Last night, Representative Jerry Nadler held an hour-long telephone town hall meeting about health care.
It lacked the unexpected drama of some town hall events held elsewhere, being a phone event, but it did make clear that Nadler is unhappy with a concessions made to Blue Dog Democrats on health care, and that he sees President Obama’s support for the public option (or what’s left of it) as crucial to keeping it in the legislation.

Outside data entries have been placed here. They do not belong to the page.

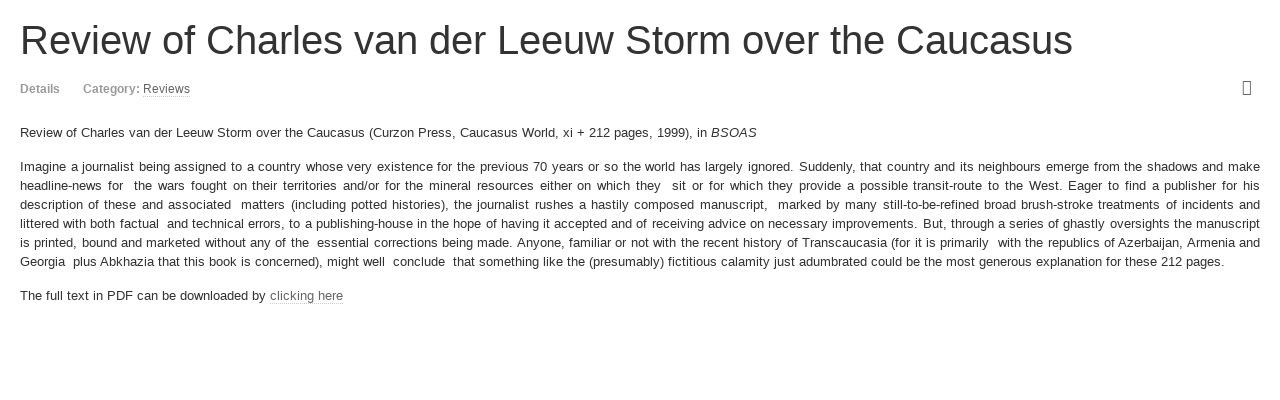

--- FILE ---
content_type: text/html; charset=utf-8
request_url: https://georgehewitt.net/articles/reviews/147-review-of-charles-van-der-leeuw-storm-over-the-caucasus?tmpl=component&print=1
body_size: 2373
content:

<!DOCTYPE html PUBLIC "-//W3C//DTD XHTML 1.0 Transitional//EN" "http://www.w3.org/TR/xhtml1/DTD/xhtml1-transitional.dtd">

<html xmlns="http://www.w3.org/1999/xhtml" xml:lang="en-gb" lang="en-gb">

<head>
    <script type="text/javascript">
var siteurl='/';
var tmplurl='/templates/ja_university/';
var isRTL = false;
</script>

<base href="https://georgehewitt.net/articles/reviews/147-review-of-charles-van-der-leeuw-storm-over-the-caucasus" />
	<meta http-equiv="content-type" content="text/html; charset=utf-8" />
	<meta name="keywords" content="george hewitt, linguist, linguistic, caucasus,  abkhaz, georgian, abkhazia, georgia, abhazya, soas" />
	<meta name="author" content="Super User" />
	<meta name="robots" content="noindex, nofollow" />
	<meta name="description" content="Professor of Caucasian languages at the School of Oriental and African Studies, a fellow of the British Academy and the honorary consul for Abkhazia to the UK." />
	<meta name="generator" content="Joomla! - Open Source Content Management" />
	<title>Review of Charles van der Leeuw Storm over the Caucasus </title>
	<link href="/t3-assets/css_c74a2.css?v=2" rel="stylesheet" type="text/css" />
	<link href="/t3-assets/css_9eb04.css" rel="stylesheet" type="text/css" />
	<script type="application/json" class="joomla-script-options new">{"csrf.token":"ca2a92bb79edf66744e0c8da2c8177c5","system.paths":{"root":"","base":""}}</script>
	<script src="/t3-assets/js_80a86.js" type="text/javascript"></script>
	<script type="text/javascript">
jQuery(window).on('load',  function() {
				new JCaption('img.caption');
			});
	</script>

<!--[if ie]><link href="/plugins/system/jat3/jat3/base-themes/default/css/template-ie.css" type="text/css" rel="stylesheet" /><![endif]--> 
<!--[if ie]><link href="/templates/ja_university/css/template-ie.css" type="text/css" rel="stylesheet" /><![endif]--> 
<!--[if ie 7]><link href="/plugins/system/jat3/jat3/base-themes/default/css/template-ie7.css" type="text/css" rel="stylesheet" /><![endif]--> 
<!--[if ie 7]><link href="/templates/ja_university/css/template-ie7.css" type="text/css" rel="stylesheet" /><![endif]--> 


<meta name="viewport" content="width=device-width, initial-scale=1.0, maximum-scale=1.0, user-scalable=yes"/>
<meta name="HandheldFriendly" content="true" />



<link href="/plugins/system/jat3/jat3/base-themes/default/images/favicon.ico" rel="shortcut icon" type="image/x-icon" />

<meta name="google-site-verification" content="" />

<script type="text/javascript">
 var _gaq = _gaq || [];
 _gaq.push(['_setAccount', 'UA-44028994-1']);
 _gaq.push(['_gat._anonymizeIp']);
_gaq.push(['_trackPageview']);
					
 (function() {
  var ga = document.createElement('script'); ga.type = 'text/javascript'; ga.async = true;
  ga.src = ('https:' == document.location.protocol ? 'https://ssl' : 'http://www') + '.google-analytics.com/ga.js';
  var s = document.getElementsByTagName('script')[0]; s.parentNode.insertBefore(ga, s);
 })();
</script>

</head>

<body id="bd" class="fs4 com_content contentpane">
    <div id="system-message-container">
	</div>

    <div class="item-page clearfix">
	<h2 class="contentheading">
			<a href="/articles/reviews/147-review-of-charles-van-der-leeuw-storm-over-the-caucasus">
		Review of Charles van der Leeuw Storm over the Caucasus </a>
		</h2>

	
<div class="article-tools clearfix">
	<ul class="actions">
			<li>
		<a href="#" onclick="window.print();return false;">			<span class="icon-print" aria-hidden="true"></span>
		Print	</a>		</li>
		
	</ul>



	<dl class="article-info">
	<dt class="article-info-term">Details</dt>
	<dd class="category-name">
				Category: <span><a href="/articles/reviews">Reviews</a></span>		</dd>
	
	</dl>
</div>


	<p>Review of Charles van der Leeuw Storm over the Caucasus (Curzon Press, Caucasus World, xi + 212 pages, 1999), in <em>BSOAS</em></p>
<p style="text-align: justify;">Imagine a journalist being assigned to a country whose very existence for the previous 70 years or so the world has largely ignored. Suddenly, that country and its neighbours emerge from the shadows and make headline-news for  the wars fought on their territories and/or for the mineral resources either on which they  sit or for which they provide a possible transit-route to the West. Eager to find a publisher for his description of these and associated  matters (including potted histories), the journalist rushes a hastily composed manuscript,  marked by many still-to-be-refined broad brush-stroke treatments of incidents and littered with both factual  and technical errors, to a publishing-house in the hope of having it accepted and of receiving advice on necessary improvements. But, through a series of ghastly oversights the manuscript is printed, bound and marketed without any of the  essential corrections being made. Anyone, familiar or not with the recent history of Transcaucasia (for it is primarily  with the republics of Azerbaijan, Armenia and Georgia  plus Abkhazia that this book is concerned), might well  conclude  that something like the (presumably) fictitious calamity just adumbrated could be the most generous explanation for these 212 pages.</p>
<p style="text-align: justify;">The full text in PDF can be downloaded by <a href="/pdf/Rev_of_Leeuw.pdf" target="_blank">clicking here</a></p> 
			
				

	</div>
</body>

</html>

“Is the president supporting the public option? Um, I think the answer is yes,” Nadler said about 43 minutes into the phone call. “I spoke to him personally last Wednesday and he said he was a strong supporter of the public option.”
“A number of members of his administration have gone on TV and made ambiguous statements, leading the newspapers to say, well, they’re giving up on it. But, that would be terrible if that were true. I don’t think the president is giving up on it,” said Nadler.
“[I]t’s like pulling teeth, with or without insurance, to get the senate to vote for a bill with a public option, and we need the strong support of the president.”
Earlier in the call, Nadler said doctors will be allowed to not accept patients who are covered by the public option, much the same way doctors are allowed to reject patients who are covered by Medicaid. Nadler said he did not like that aspect of the deal which is in two of the three versions of legislation being negotiated, and said it is likely to be in the final version of the bill.
“As a concession to so-called Blue Dogs, the conservative Democrats, to get their votes, we have had to, well, there is still going to initially be, any doctor who takes Medicare is still going to initially be in the public option, but they will be allowed to opt out of it if they want to, just as in Medicare,” Nadler said. “I’m not happy about that. We would like to improve that. But, unfortunately, we had to make that concession in order to get the bill through committee. I don’t know that we can get it back.”
Nadler assured callers that the health care legislation won’t add to the nation’s deficit because it will “entirely paid for” by reducing inefficiencies in the current system, along with a tax on people making half a million dollars annually, or more.
Nadler said, “That’ll be entirely paid for, so it won’t increase the deficit by a nickel.”